Había sido mi padre quien había comprado ese terreno a orillas del Pelion, y técnicamente pertenecía a Calliope, la zona más turística del lago. El terreno no era demasiado grande, pero era una propiedad en primera línea del lago. Habían sido tierras de labranza en el pasado, y aún quedaban varios árboles frutales: manzanos, cerezos, melocotoneros y ciruelos.

El agua ondeaba con serenidad cuando clavé la mirada en el lugar en el que acababa de estar, la casa de mi hermano, aunque quedaba demasiado lejos para verla desde tanta distancia. Archer era el dueño y administrador de Pelion, pero yo tenía mi propiedad. A pesar de que el pueblo, al final —y con razón— había pasado a manos de Archer años atrás, mi padre le había legado ese terreno a mi madre. Como no formaba parte de Pelion, ella había podido conservarlo. Yo le había entregado a mi madre cada centavo de mis ahorros para comprárselo. Así, había obtenido algo importante para mí —algo que era solo mío— y ella, una importante suma de dinero que necesitaba con desesperación, ya que le habían arrebatado todo lo demás —de nuevo, con razón—. Podía ser que Archer fuera el dueño de la mayor parte de la herencia de los Hale, y que siempre hubiera sido obvio que poseía el trozo más grande del corazón de nuestro padre porque su madre había sido el amor de su vida —mientras que mi propia madre no había sido más que una manipuladora intrigante que lo había engañado para que la dejara embarazada—, pero ese terreno me pertenecía a mí y a nadie más. Allí yo no era el segundón.

Todavía no podía permitirme construir nada, pero ya estaba a punto de lograrlo. Algún día…, algún día criaría a mis hijos en esas tierras. Algún día viviría la vida que nuestro padre había querido para sí mismo. Él había amado Pelion, y había sido el jefe de policía del pueblo, igual que yo, pero había querido distanciarse de sus hermanos; de hecho, aunque yo solo tenía uno, también me había distanciado. Había veces en que me parecía todo tan perfecto en esa familia que no lo podía soportar.

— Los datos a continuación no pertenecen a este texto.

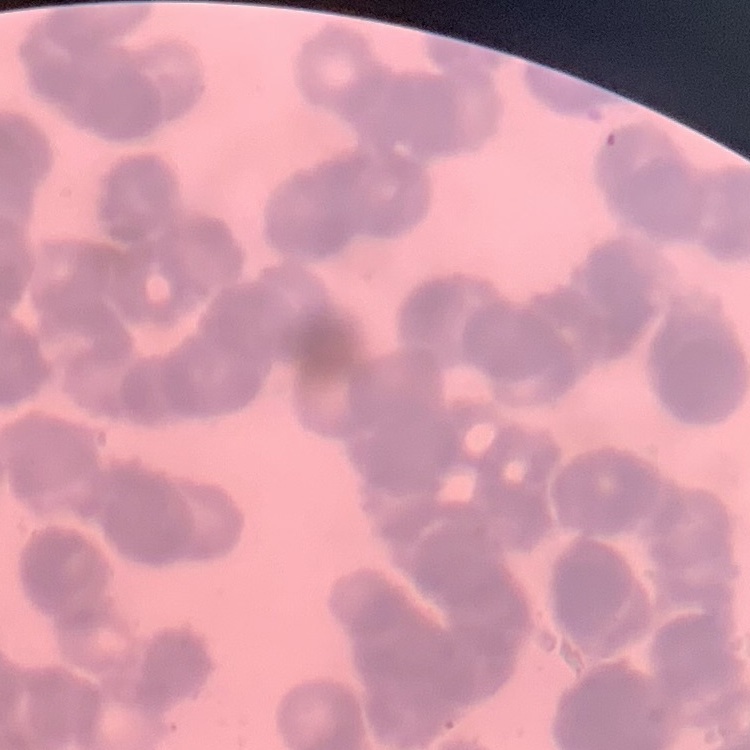

Summary:
  - Erythrocyte morphology: rouleaux formation
  - Image type: one tile cut from a larger photomicrograph
  - Preparation: thin blood film
  - Stain: Field's or Giemsa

Me senté allí, en la tranquila paz del atardecer, durante un momento, escuchando la forma en la que el agua rebotaba en la orilla y aspirando la fragancia de las frutas dulces de verano.

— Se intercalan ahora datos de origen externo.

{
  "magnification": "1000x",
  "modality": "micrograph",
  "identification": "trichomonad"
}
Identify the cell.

¿Imaginaba a Phoebe en esas tierras? ¿Embarazada? ¿En un embarcadero sobre el agua? ¿En una casa con un porche, bajo los rayos del sol, que se elevaba por encima de los árboles, a su espalda?

Entrecerré los ojos, y me concentré tanto intentando visualizarla, sin conseguirlo, que me estremecí. La imagen borrosa de una mujer vaciló, se desvaneció y desapareció. Me froté la sien. ¿Quería Phoebe tener hijos? No habíamos hablado de ello. Tal vez tenía que empezar a preguntarle algunas cosas. Por supuesto, si empezaba a hablar de ello, ya sería un avance en sí mismo. De repente, se me entrecortó la respiración, y tiré del cinturón de seguridad, que seguía atado a mi cuerpo, como si de alguna manera inexplicable se hubiera apretado más.

«Cuando lo sabes, lo sabes…».

La afirmación de Bree retumbó en mi mente. Pero ¿qué debía saber? Lo cierto era que todavía no estaba seguro de poder confiar en lo que sabía. Todo aquello de lo que había creído estar seguro habían sido mentiras, muchas de las cuales me las había dicho a mí mismo. Al final, no había sabido nada. Así que tal vez otras personas sí lo sabían, pero yo, en cierto modo, seguía volando libre cuando intentaba ser una persona de la que otros pudieran estar orgullosos.

El sol siguió bajando, el cielo se tiñó de naranja, la hierba alta se movió lánguidamente con la brisa. Sonreí; la paz de ese lugar, el orgullo de que fuera mío, se apoderó de mi interior y ayudó a disipar la dirección negativa de mis pensamientos. Subí la ventanilla y puse en marcha el aire acondicionado antes de girar la pickup para ir a casa de Phoebe.

2

Travis

Phoebe vivía en un barrio lujoso a las afueras de Calliope, formado casi por completo por modernos edificios de apartamentos. Los ciudadanos de Pelion se habían resistido de forma casi unánime a ese tipo de nuevas construcciones, optando en su lugar por encantadores bed and breakfast y pintorescas cabañas de vacaciones que flanqueaban toda la costa. Lo que habían perdido en turismo de gente joven y en comunidades de grandes fortunas lo habían compensado con el dinero que se gastaban las familias y las personas mayores que regresaban año tras año, algunas de las cuales se habían convertido en una parte casi tan importante de la comunidad como las que vivían en Pelion todo el año.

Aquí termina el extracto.